I’m a Best Buy junkie. I’ve bought just about everything that my lifestyle requires — and my wife allows — from the mass electronics retailer: car stereos, Walkmans, MP3 players, printers, a couple DVD players, VCRs before that, an entertainment system, a television, blank CDs and DVDs, and so many music CDs that I need a bookshelf to hold them all. And I’m obviously not alone.

The main reason we shop at Best Buy is because of its outstanding selection. Throw in competitive prices, and it’s difficult for me, at least, to consider shopping elsewhere.

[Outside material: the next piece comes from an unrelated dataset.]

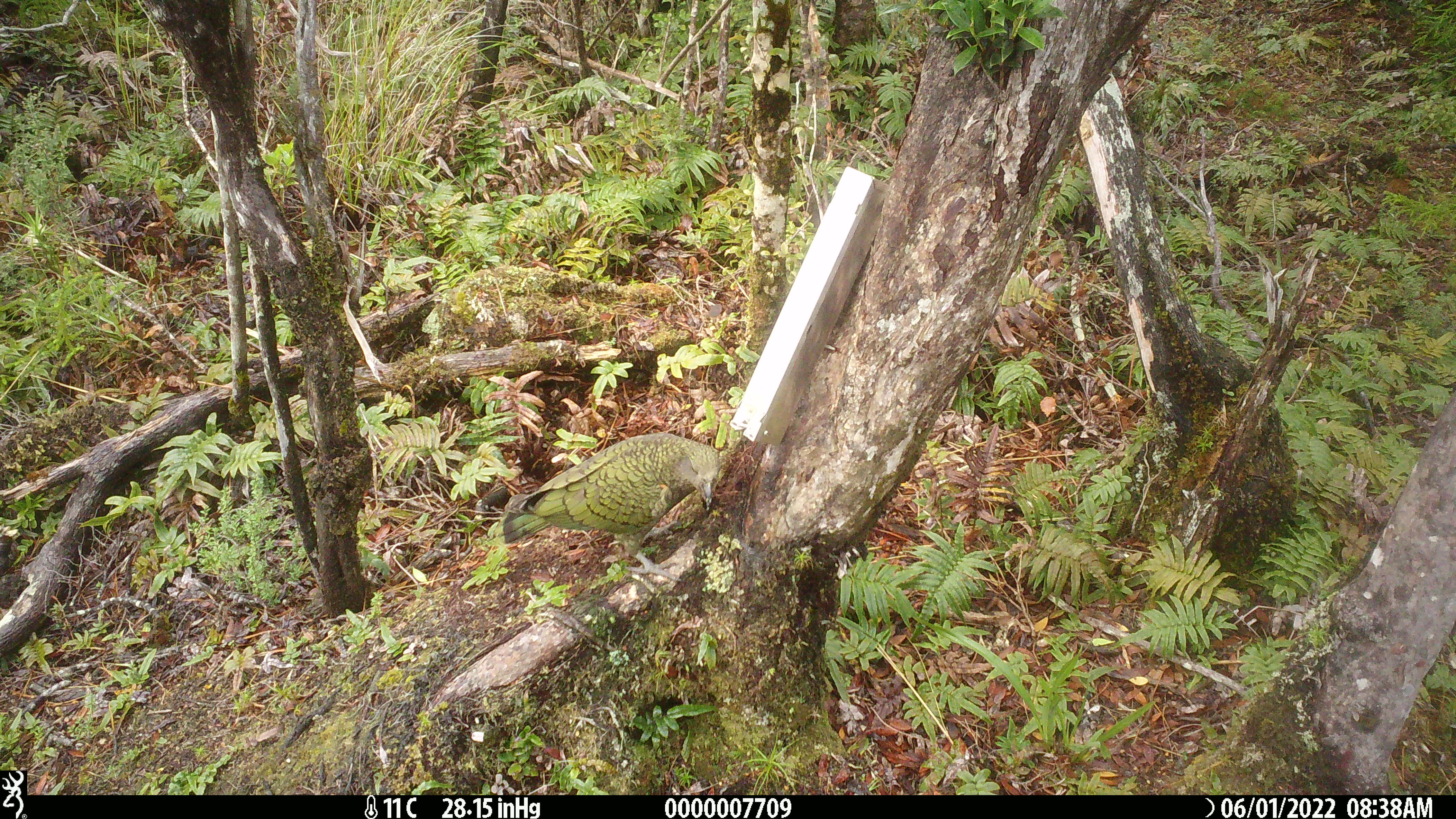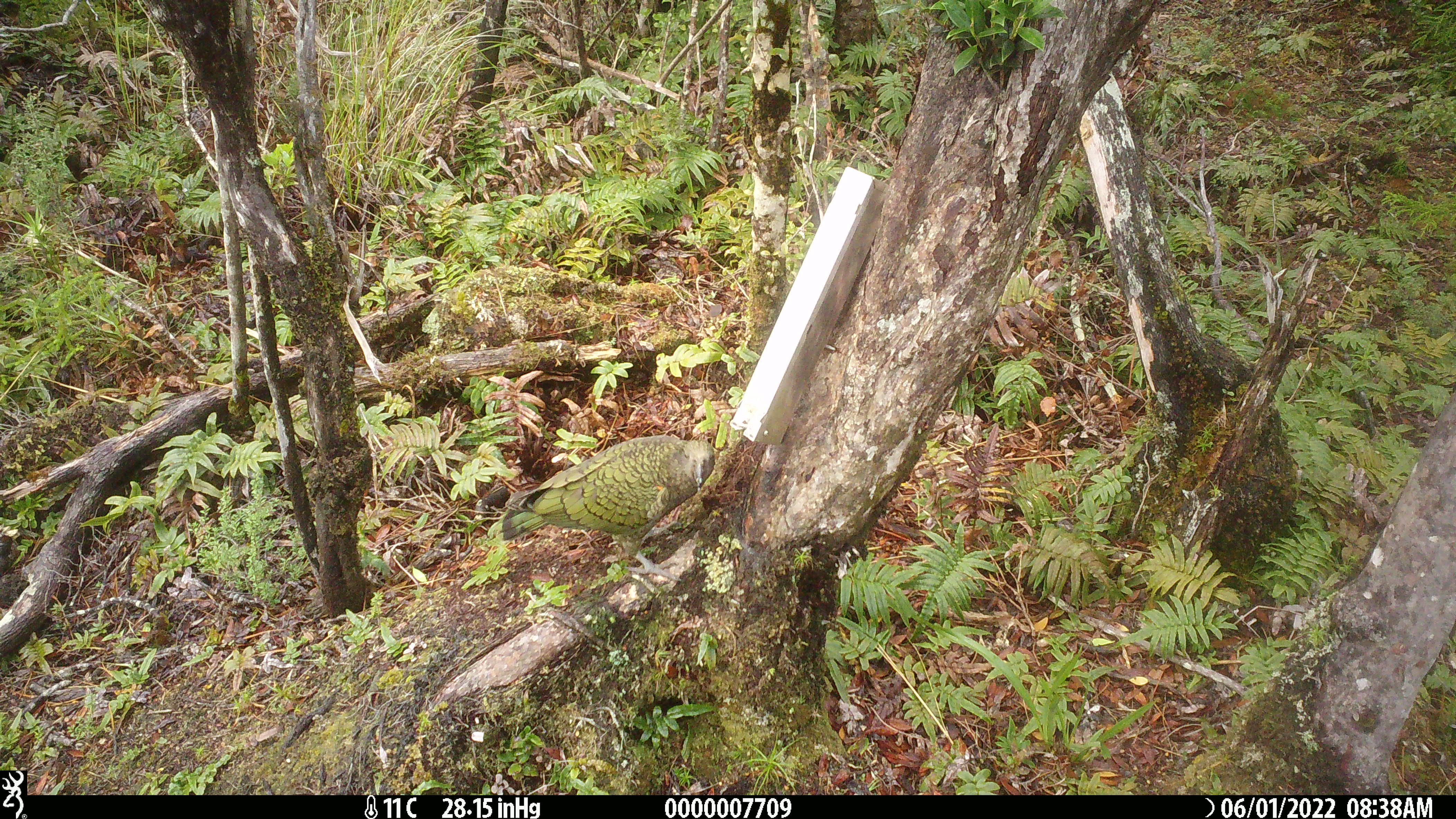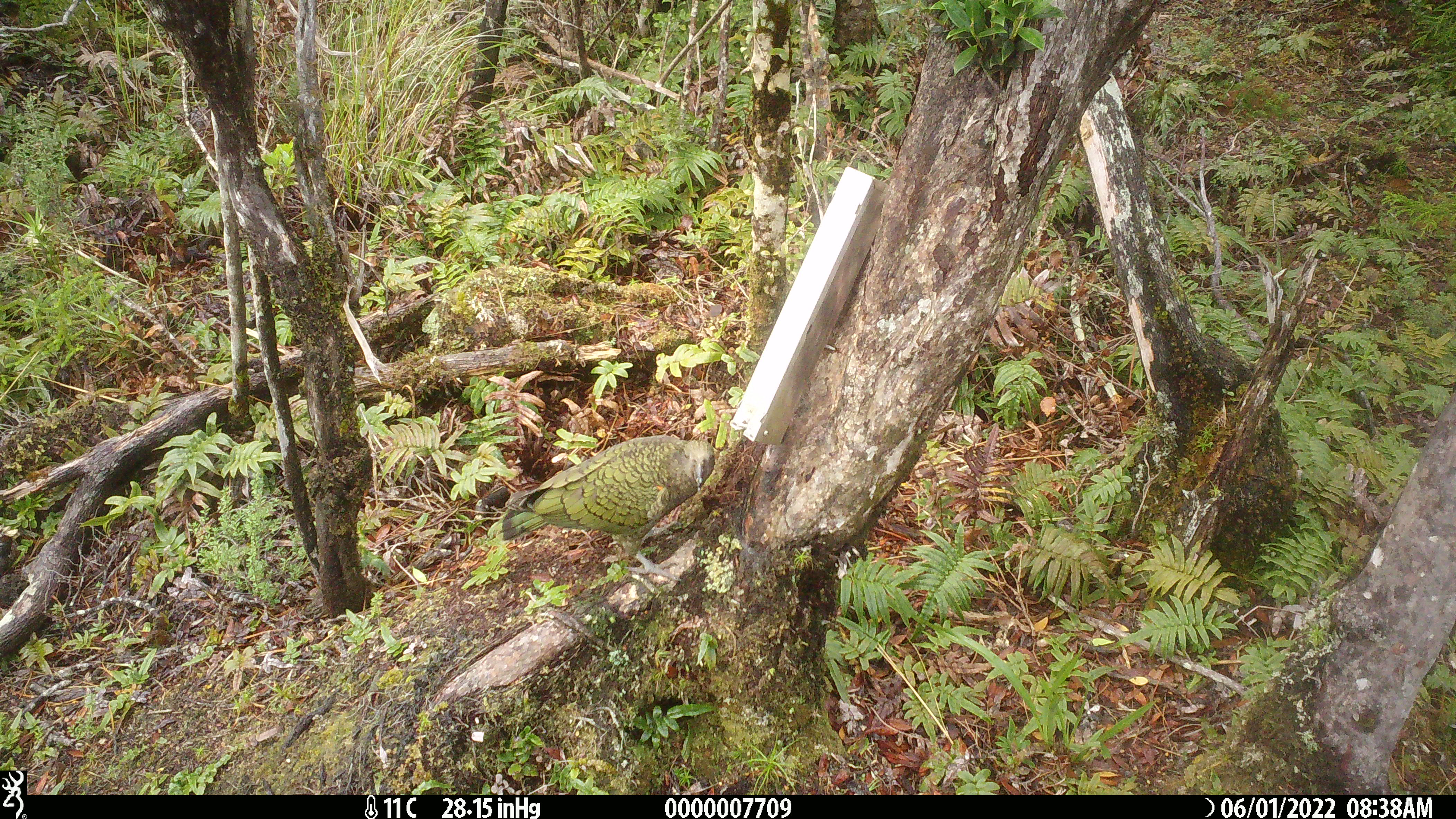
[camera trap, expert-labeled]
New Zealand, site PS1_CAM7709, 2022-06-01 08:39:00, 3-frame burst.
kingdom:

Lately, though, there’s something even better about shopping at Best Buy. It’s the atmosphere. Maybe you haven’t noticed, but Best Buy, from one region to the next, even one suburb to the next, has designed its stores specifically for its customers.

Two years ago, the company defined five specific types of customers to design or customize its stores for, from your stereotypical soccer mom, who wanted an easily navigable store, to independent business people, who wanted the technology to help them manage their businesses.

The result? Gone is the big box approach to retailing that demanded a low-cost, high-volume merchandising strategy. You know the one: a fluorescent lit, concrete-lined warehouse-posing-as-store. Inside, single products stood perilously perched on stack after stack of four-ply cardboard boxes housing the same products.
Now, stores have been refocused to appeal to those specific buyers. Soccer mom stores offer ease of shopping and easy-to-find products. Other stores place mobile technology products like cell phones, laptops and GPS units up front so the mobile office professionals can manage their businesses quickly and efficiently.

Best Buy’s strategy has worked to the tune of $6.1 billion in sales in the first quarter of 2005, a growth of 11 percent over last year’s same quarter.

My question is: What are marine dealers doing with their store designs and product mix to entice their customers?

Given Best Buy’s success targeting specific types of customers across a nation that has myriad consumer preferences and demographics, marine dealers should have an easier time when it comes to selling fun on the water. The key to Best Buy’s success is that it didn’t just focus on aesthetics. No, the retailer fine-tuned its merchandise selection and completely overhauled its approach to service and installation for each geographic region in which it does business.

Many marine dealers have found that a simple makeover of a store’s design can increase profitability. But by shaping and improving the entire boating experience — which really begins before the point-of-sale and extends beyond the water’s edge — marine dealers can bolster customer loyalty, repeat business and employee morale as well.